Collaboration played a larger role on Arkhon. With that in mind, how was it like to work with the always great Randall Dunn and with Matt Chamberlain this time around?
Liberating and empowering. I was so used to having this egoic control over my work. I was afraid of relinquishing any part of it to someone else, in fear that it would no longer reflect me and my efforts alone. It’s a common problem in this modern age of the Individual, the lone genius. We’re all being told we can (and should) do everything ourselves. It’s empowering up until the point that it’s suffocating. I was forced into a really unfulfilling and fear-driven creative dynamic. Even if I had ‘total control,’ I could never really let go. I started to resent myself which made it hard to make anything. At some point I went through a profound ego death. It became clear to me then that nothing matters. To propel humanity forward we must widen the net of experience and imagination, not constrict it. Working with Randall and Matt taught me that the joy of creating is so much deeper when it’s shared with others.

One of my favourite tracks is the ominous “Sewn”, what’s the story behind it?
That was the most collaborative track on the album. It started as a beat and synth line from Matt, then Randall added synths, and I added vocals. We built that from the ground up together. The lyrics are about the power of waking up from samsara and divining your own personal relationship with the comos.

What are some central themes that continue to inspire your writing?
There is a core desire in my life to find balance between the extremes. That will always be a part of my writing – the will of fighting against the fundamental polarities. But lately I have felt inspired by the task of advocating for the spirit – like, carrying the torch for the mystics and the ancestors of gnosis. I fear we are losing deep, deep wisdom. There’s an imbalance of mind and spirit in our world. I strongly believe it’s up to those who see what’s missing to impart it.

Please correct me if I’m wrong, but I have felt a strong cathartic element all over the album and even the songwriting looks more personal and fully connected with cathartic element that I’ve mentioned. Is that a fair assumption?
This record was cathartic for me to make more than anything. Leading up to making Arkhon, I had experienced a cataclysm in my life. I barely knew who I was anymore. I made Arkhon with the intention of using the process to heal myself. Whether anyone heard it was secondary. The music was medicinal for me, and that’s what was most important.

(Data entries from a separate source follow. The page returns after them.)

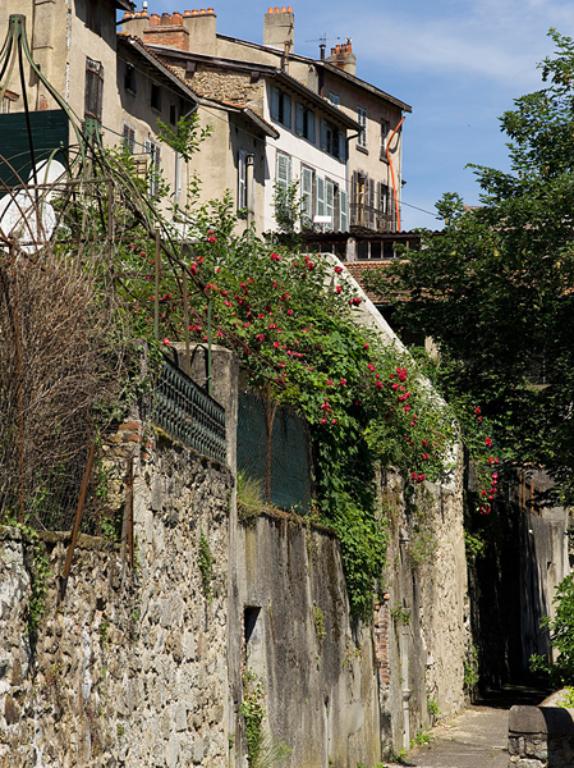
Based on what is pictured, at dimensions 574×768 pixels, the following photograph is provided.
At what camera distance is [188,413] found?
1062 centimetres

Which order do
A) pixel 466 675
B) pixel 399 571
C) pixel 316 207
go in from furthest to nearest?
pixel 316 207 → pixel 466 675 → pixel 399 571

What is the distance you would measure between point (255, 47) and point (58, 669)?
150 feet

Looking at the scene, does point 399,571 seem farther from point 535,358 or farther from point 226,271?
point 535,358

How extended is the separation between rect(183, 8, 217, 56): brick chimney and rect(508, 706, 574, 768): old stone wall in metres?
37.1

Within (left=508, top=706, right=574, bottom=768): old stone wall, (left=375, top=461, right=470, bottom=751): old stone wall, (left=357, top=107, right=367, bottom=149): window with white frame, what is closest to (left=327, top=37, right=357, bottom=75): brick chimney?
(left=357, top=107, right=367, bottom=149): window with white frame

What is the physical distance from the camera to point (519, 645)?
30906 mm

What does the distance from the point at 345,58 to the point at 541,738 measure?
48.7m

I would like to know if you consider yourself an optimist, generally speaking?
I believe that humanity is more resilient than we give ourselves credit for. I’m a pessimist inasmuch as I see the negative in everything. But a negative cannot exist without a positive. I prefer nondualistic thinking – which means there will never be a problem without a solution. So I guess I’m an optimist too.

Where do you find beauty the most?
I find it in the slivers of Earth that have not yet been sacrificed to the artificial will of man. The woods, the mountains, looking really close at a very tiny rock. There is beauty everywhere!

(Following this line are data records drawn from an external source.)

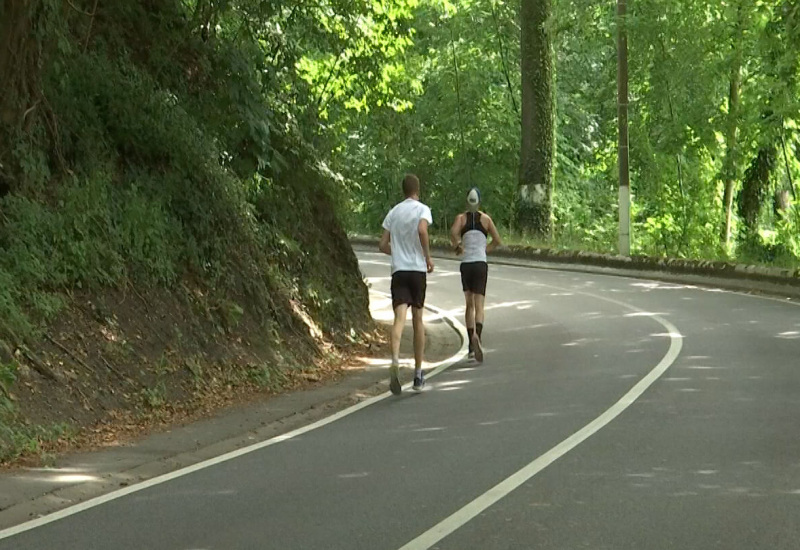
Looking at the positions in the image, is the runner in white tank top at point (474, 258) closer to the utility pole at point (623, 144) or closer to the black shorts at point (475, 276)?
the black shorts at point (475, 276)

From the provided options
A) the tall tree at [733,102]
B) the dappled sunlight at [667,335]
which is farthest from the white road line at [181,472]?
the tall tree at [733,102]

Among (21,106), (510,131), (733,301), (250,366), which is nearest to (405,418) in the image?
(250,366)

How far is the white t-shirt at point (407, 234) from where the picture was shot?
14.5 metres

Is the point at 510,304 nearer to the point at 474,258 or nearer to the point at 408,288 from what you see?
the point at 474,258

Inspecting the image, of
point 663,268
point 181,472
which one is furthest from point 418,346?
point 663,268

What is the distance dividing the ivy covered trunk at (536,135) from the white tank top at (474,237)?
80.2 ft

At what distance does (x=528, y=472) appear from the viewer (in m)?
9.60

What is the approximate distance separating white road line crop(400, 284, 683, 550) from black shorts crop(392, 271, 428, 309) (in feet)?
7.94

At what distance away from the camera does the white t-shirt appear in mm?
14484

Do you have recurring dreams that you remember?
So many. I have a recurring life in my dreams where I’m perpetually stuck in an ever-stretching airport mall. I am always telekenitic in my dreams, too, which makes waking up a constant disappointment. Since I was a kid I defined my primary life as the one I’m in when I’m asleep. Waking life is what we endure in order to dream.

Any predictions about this year US midterms?
No. Don’t care anymore. The US government is dead to me. It’s all kayfabe.

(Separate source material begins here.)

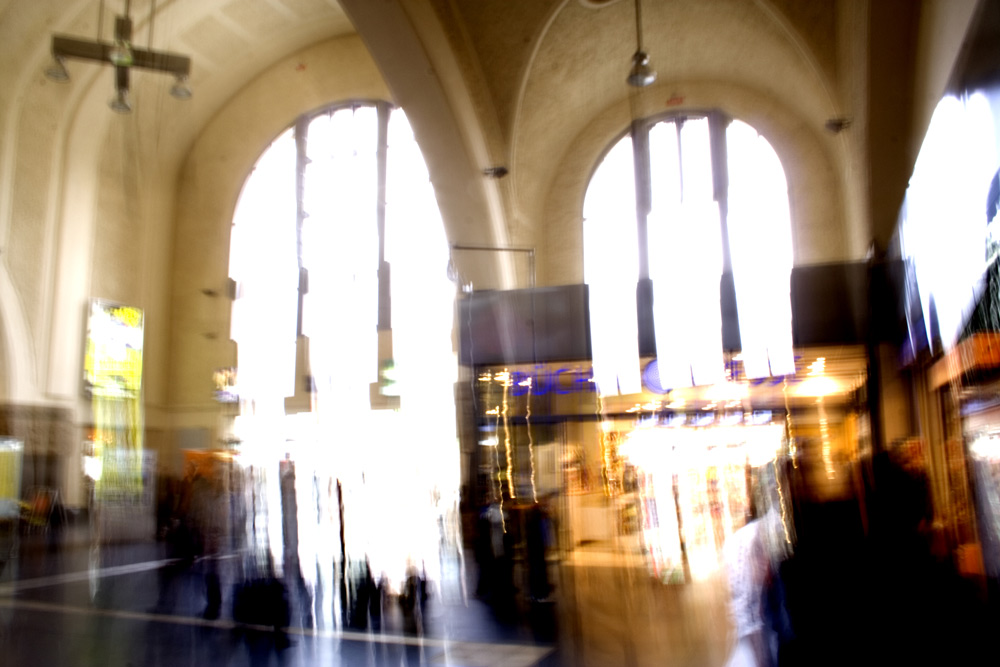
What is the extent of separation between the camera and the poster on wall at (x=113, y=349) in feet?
34.8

What books and music have you been into lately?
I’ve been really into Adorno lately, and books on Egyptian magic. I’m currently obsessed with the new Hatis Noit record. It’s the kind of album that hurts to listen to because I wish I made it. I love her. Also love the new Tanya Tagaq. Lots of wild women out there doing the Good Work!

Words: Fausto Casais // Photo: Shervin Lainez – Arkhon is out now on Sacred Bones Records.